Repeat the line that contains "Among these —" and all lines after it through the end, exactly as they are, minus the pictures.
-- start --
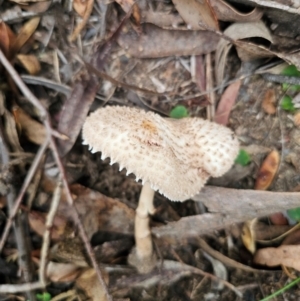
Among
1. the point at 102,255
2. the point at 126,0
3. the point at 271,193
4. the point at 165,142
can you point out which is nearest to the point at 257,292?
the point at 271,193

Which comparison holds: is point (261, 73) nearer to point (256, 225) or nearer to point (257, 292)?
point (256, 225)

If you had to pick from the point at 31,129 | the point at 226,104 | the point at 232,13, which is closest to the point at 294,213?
the point at 226,104

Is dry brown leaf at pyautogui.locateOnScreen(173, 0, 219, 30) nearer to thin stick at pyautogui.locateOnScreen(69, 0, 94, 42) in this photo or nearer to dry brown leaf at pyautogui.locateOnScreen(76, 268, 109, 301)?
thin stick at pyautogui.locateOnScreen(69, 0, 94, 42)

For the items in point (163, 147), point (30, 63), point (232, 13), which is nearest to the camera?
point (163, 147)

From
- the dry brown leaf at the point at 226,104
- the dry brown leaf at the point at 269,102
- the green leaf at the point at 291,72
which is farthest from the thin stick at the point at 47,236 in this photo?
the green leaf at the point at 291,72

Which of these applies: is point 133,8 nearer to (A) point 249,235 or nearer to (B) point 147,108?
(B) point 147,108

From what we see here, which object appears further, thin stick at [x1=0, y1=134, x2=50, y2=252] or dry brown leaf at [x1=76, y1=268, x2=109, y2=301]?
dry brown leaf at [x1=76, y1=268, x2=109, y2=301]

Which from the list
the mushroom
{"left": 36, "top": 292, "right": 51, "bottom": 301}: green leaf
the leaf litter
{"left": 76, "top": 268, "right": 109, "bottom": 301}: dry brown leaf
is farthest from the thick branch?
{"left": 36, "top": 292, "right": 51, "bottom": 301}: green leaf
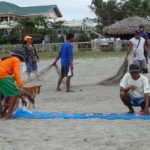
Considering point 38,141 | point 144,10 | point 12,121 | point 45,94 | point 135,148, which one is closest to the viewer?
point 135,148

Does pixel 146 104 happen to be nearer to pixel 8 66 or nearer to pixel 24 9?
pixel 8 66

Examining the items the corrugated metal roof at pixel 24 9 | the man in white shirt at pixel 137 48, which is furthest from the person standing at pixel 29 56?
the corrugated metal roof at pixel 24 9

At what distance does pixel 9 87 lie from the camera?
550 cm

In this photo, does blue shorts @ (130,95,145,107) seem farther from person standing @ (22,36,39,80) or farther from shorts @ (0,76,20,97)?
person standing @ (22,36,39,80)

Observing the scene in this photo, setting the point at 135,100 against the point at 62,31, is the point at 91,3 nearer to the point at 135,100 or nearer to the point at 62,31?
the point at 62,31

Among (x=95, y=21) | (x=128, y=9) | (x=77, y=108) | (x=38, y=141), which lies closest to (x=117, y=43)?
(x=128, y=9)

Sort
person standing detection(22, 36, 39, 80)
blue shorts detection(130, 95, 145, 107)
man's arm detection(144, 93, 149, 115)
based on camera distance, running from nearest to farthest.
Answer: man's arm detection(144, 93, 149, 115) → blue shorts detection(130, 95, 145, 107) → person standing detection(22, 36, 39, 80)

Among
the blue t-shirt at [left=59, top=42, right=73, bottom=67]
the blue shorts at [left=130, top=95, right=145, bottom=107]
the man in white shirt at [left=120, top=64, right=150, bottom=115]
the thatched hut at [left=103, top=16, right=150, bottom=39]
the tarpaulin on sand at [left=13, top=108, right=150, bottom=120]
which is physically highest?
the thatched hut at [left=103, top=16, right=150, bottom=39]

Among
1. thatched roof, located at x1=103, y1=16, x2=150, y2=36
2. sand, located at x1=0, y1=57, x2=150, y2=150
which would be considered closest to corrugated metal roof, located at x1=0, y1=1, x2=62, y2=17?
thatched roof, located at x1=103, y1=16, x2=150, y2=36

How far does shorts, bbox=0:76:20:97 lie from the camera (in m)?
5.50

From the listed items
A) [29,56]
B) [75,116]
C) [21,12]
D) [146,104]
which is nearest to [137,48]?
[29,56]

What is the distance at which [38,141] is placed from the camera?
164 inches

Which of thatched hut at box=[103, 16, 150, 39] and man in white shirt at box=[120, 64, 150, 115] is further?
thatched hut at box=[103, 16, 150, 39]

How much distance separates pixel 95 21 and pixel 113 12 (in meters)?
3.76
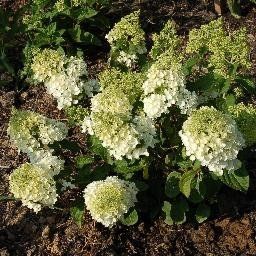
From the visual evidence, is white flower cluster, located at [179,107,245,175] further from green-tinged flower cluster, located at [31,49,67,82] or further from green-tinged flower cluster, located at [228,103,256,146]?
green-tinged flower cluster, located at [31,49,67,82]

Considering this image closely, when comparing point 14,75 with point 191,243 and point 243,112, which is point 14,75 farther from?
point 243,112

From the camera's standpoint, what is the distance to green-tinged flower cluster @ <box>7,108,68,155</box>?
9.73ft

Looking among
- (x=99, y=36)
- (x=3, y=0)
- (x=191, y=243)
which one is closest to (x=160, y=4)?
(x=99, y=36)

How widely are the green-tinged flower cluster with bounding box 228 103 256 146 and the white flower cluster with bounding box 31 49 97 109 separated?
0.84 meters

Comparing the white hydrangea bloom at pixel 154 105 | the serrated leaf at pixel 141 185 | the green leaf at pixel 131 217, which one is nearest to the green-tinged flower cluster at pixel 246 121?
the white hydrangea bloom at pixel 154 105

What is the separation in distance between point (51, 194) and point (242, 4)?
124 inches

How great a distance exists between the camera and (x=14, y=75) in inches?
191

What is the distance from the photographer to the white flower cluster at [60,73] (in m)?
3.02

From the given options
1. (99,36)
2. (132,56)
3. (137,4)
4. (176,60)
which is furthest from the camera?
(137,4)

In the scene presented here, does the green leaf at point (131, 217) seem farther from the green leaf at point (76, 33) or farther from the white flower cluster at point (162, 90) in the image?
the green leaf at point (76, 33)

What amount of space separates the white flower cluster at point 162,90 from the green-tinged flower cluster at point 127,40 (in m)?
0.42

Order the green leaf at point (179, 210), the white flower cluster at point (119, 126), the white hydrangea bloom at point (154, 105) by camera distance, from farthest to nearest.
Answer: the green leaf at point (179, 210) → the white hydrangea bloom at point (154, 105) → the white flower cluster at point (119, 126)

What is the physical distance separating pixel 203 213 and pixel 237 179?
0.50 meters

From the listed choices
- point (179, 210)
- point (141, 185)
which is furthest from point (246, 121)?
point (179, 210)
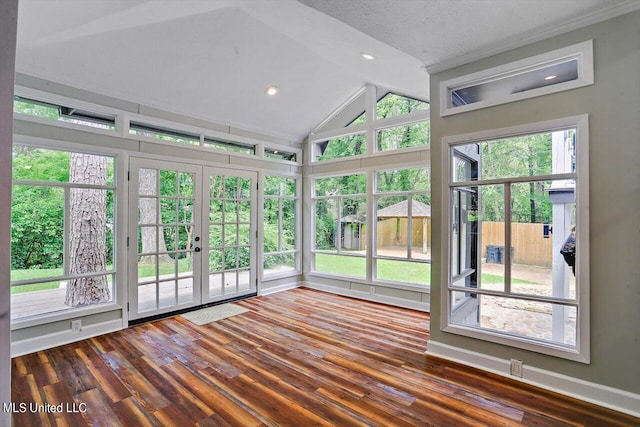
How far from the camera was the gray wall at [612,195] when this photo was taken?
2.33 m

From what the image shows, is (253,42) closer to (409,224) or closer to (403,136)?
(403,136)

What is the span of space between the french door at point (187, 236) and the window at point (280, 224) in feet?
1.15

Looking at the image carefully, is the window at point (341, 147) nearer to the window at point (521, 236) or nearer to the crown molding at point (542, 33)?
the crown molding at point (542, 33)

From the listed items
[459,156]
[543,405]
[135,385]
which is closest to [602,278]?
[543,405]

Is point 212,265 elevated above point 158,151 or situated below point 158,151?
below

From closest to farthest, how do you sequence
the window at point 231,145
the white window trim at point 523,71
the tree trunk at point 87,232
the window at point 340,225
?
the white window trim at point 523,71
the tree trunk at point 87,232
the window at point 231,145
the window at point 340,225

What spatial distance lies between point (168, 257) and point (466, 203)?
381cm

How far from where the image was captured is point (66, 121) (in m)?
3.58

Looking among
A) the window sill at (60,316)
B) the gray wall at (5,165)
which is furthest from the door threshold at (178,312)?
the gray wall at (5,165)

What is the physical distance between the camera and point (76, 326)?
142 inches

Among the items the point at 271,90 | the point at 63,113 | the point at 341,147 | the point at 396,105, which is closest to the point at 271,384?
the point at 63,113

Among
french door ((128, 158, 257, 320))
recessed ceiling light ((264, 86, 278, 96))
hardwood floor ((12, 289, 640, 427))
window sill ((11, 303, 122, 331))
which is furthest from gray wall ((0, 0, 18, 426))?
recessed ceiling light ((264, 86, 278, 96))

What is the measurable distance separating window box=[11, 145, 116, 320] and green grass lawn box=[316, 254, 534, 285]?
3371mm

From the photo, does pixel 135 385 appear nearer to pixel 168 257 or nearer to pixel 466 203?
pixel 168 257
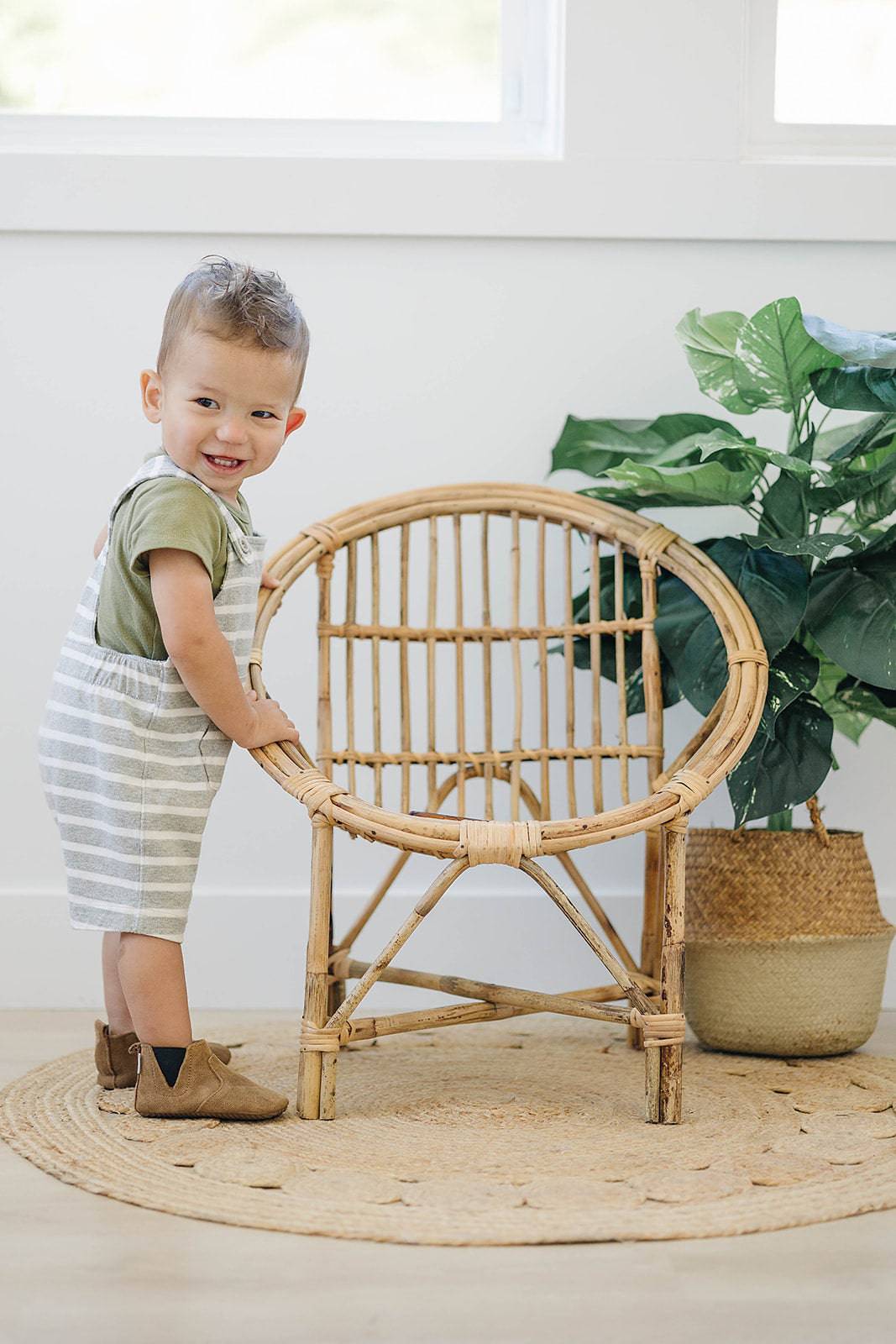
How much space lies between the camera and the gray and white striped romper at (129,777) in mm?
1282

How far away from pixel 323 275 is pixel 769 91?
0.71m

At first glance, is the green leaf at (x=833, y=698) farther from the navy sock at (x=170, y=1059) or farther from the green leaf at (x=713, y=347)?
the navy sock at (x=170, y=1059)

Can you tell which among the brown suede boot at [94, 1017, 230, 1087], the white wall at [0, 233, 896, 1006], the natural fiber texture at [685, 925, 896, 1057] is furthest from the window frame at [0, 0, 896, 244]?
the brown suede boot at [94, 1017, 230, 1087]

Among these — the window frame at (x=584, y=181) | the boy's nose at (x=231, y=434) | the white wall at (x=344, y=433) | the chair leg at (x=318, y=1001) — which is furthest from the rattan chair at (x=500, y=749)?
the window frame at (x=584, y=181)

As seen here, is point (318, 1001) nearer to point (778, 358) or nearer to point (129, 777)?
point (129, 777)

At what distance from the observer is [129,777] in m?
1.29

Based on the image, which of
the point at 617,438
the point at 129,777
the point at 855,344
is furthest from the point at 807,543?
the point at 129,777

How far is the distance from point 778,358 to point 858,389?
95mm

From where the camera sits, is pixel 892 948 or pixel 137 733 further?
pixel 892 948

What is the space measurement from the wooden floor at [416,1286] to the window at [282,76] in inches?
59.6

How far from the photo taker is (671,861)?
130 centimetres

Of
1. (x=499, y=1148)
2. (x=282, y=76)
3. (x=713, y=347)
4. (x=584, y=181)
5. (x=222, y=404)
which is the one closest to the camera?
(x=499, y=1148)

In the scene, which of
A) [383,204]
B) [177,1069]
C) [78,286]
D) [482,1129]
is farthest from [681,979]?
[78,286]

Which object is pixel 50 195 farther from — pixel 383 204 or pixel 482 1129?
pixel 482 1129
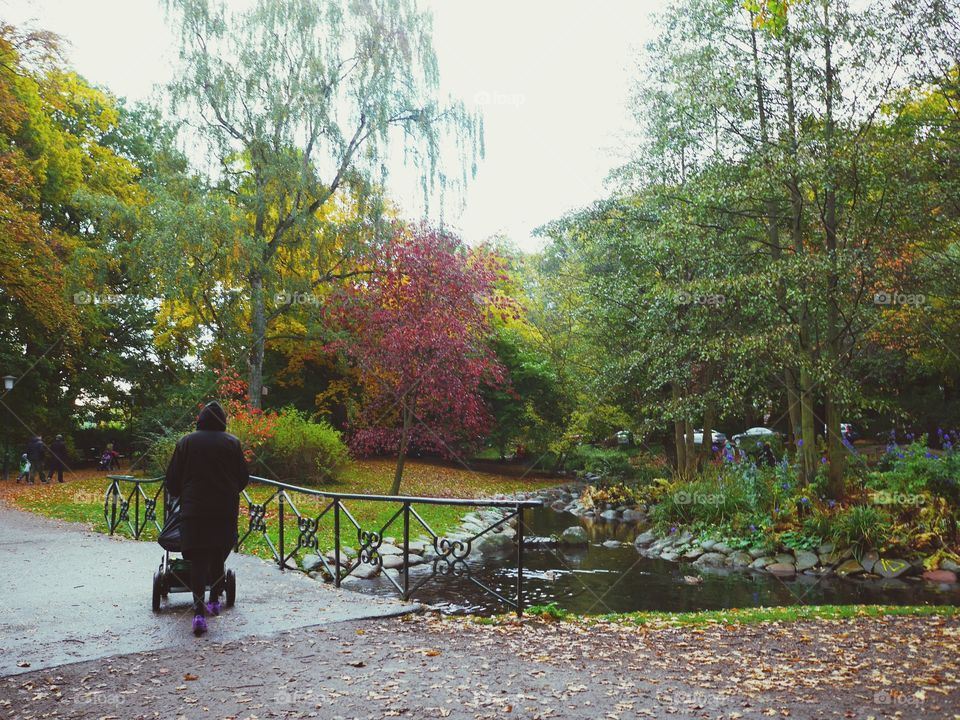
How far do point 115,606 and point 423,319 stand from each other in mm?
-- end --
◆ **SOLUTION FOR THIS TASK**:
Among these — the window frame at (x=584, y=181) | the boy's nose at (x=231, y=434) | the white wall at (x=344, y=433) | the chair leg at (x=318, y=1001) — which is furthest from the rattan chair at (x=500, y=749)?
the window frame at (x=584, y=181)

As seen here, is point (318, 1001) nearer to point (778, 358) or nearer to point (129, 777)?
point (129, 777)

At what distance from the observer is [129,777] in m?
1.29

Based on the image, which of
the point at 617,438
the point at 129,777
the point at 855,344
is furthest from the point at 807,543?
the point at 129,777

How far is the distance from point 778,358 to point 858,389?
95mm

From where the camera sits, is pixel 892 948 or pixel 137 733 further?
pixel 892 948

What is the space measurement from the wooden floor at [416,1286] to the window at [282,76] in inches?
59.6

How far from the photo taker is (671,861)?
130 centimetres

Of
1. (x=499, y=1148)
2. (x=282, y=76)
3. (x=713, y=347)
4. (x=584, y=181)
5. (x=222, y=404)
which is the one closest to the camera?
(x=499, y=1148)

In the scene, which of
A) [383,204]
B) [177,1069]
C) [78,286]
D) [482,1129]
is farthest from [681,979]?
[78,286]

Which object is pixel 50 195 farther from — pixel 383 204 or pixel 482 1129?
pixel 482 1129
How far do point 115,606 and point 423,319 stand from each other in mm?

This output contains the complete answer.